- Portrayed by: Billy Hartman
- Duration: 1995–2011
- First appearance: 2 February 1995
- Last appearance: 13 January 2011
- Introduced by: Mervyn Watson
- Spin-off appearances: The Dingles Down Under (1997)

= Terry Woods (Emmerdale) =

Fictional character from Emmerdale

Terry Woods is a fictional character from the British television soap opera Emmerdale, played by Billy Hartman. He was one of the longest-serving characters in the show up until he was killed off alongside Viv Hope (Deena Payne) in early 2011, after 16 years.

==Development==
Hartman said he found his audition for the role daunting. Terry was meant to be a former rugby player and there were five "really huge blokes" also waiting to audition, which made Hartman think he had come for the wrong job. He was given the role and was paired with Michelle Holmes who was cast as Terry's wife, Britt Woods. It was known that Holmes was only staying for six months and Hartman assumed that he would be leaving too, which is why he accepted the part. He admitted that he never wanted to appear in a soap opera, but came to realise that it often led to major roles in other shows. Hartman made his first appearance as Terry on 2 February 1995.

● **SOURCE MATERIAL**

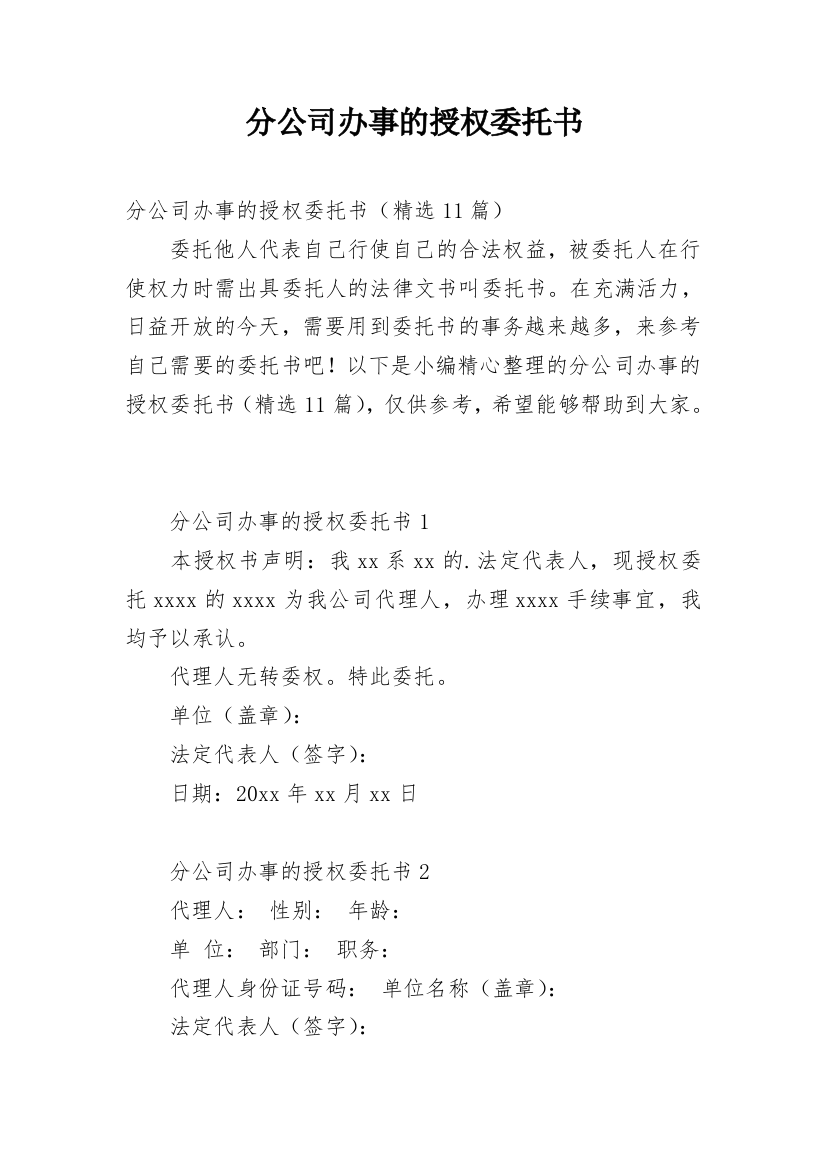 分公司办事的授权委托书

● **TASK REQUIREMENTS**
1) Using the Terry Woods article, answer each question:
(a) Which actor played Terry?
(b) Who introduced the character?
(c) Which actress was cast as Terry's wife, and what was the wife's name?
2) According to the Terry Woods article, why did Hartman accept the part even though he never wanted to appear in a soap opera?
3) Can you carry on the Terry Woods article from its last sentence?

● **PER-TASK ANSWERS**
1)
(a) Billy Hartman
(b) Mervyn Watson
(c) Michelle Holmes, as Britt Woods

2) It was known that Michelle Holmes, who played Terry's wife, would stay for only six months. Hartman assumed that he would leave along with her, so he took the part.

3)
Terry and Britt's relationship soon runs into problems, which are exacerbated when they are offered the chance to run a pub in York. Britt decides to take the job as she hopes that it will actually improve their marriage, but Terry is not so sure. Hartman told Victoria Ross of Inside Soap: "He is truly in love with Britt but their marriage just isn't working out. Britt thought that by moving on they could make a fresh start, but Terry stood up to her for once. He realised that their problems wouldn't just vanish because of a change of location." Terry decides to make a final plea to Britt and visits her in York in an attempt to bring her home with him, but she refuses to return to Emmerdale. Back in the village, Terry begins drinking heavily and Alan Turner (Richard Thorp) tries to help him out. Hartman reckoned the development would lead to the pair forming a good friendship. He told Ross that his character was starting to feel at home in the village, and the trouble with Britt meant that he and Alan had started getting along better.

==Storylines==
When Terry and his wife, Britt arrive in Emmerdale, no one is impressed by their brash attitude. As managers of the Woolpack, the couple have a pivotal position in the community but are unable to stay out of trouble with landlord Alan Turner, who disapproves of their lifestyle. Although Terry dotes on Britt, it is clear their marriage is in trouble and things become further strained when Britt reveals to Terry that her father, Ronnie Slater (Ian Thompson) sexually abused her as a child. When they are offered their own bar in York, Britt goes alone. The marriage limps on but Terry discovers that Britt is having an affair with brewery boss Gerald Taylor (Blair Plant), who Terry punches on Boxing Day after he winds him up. The couple later divorce.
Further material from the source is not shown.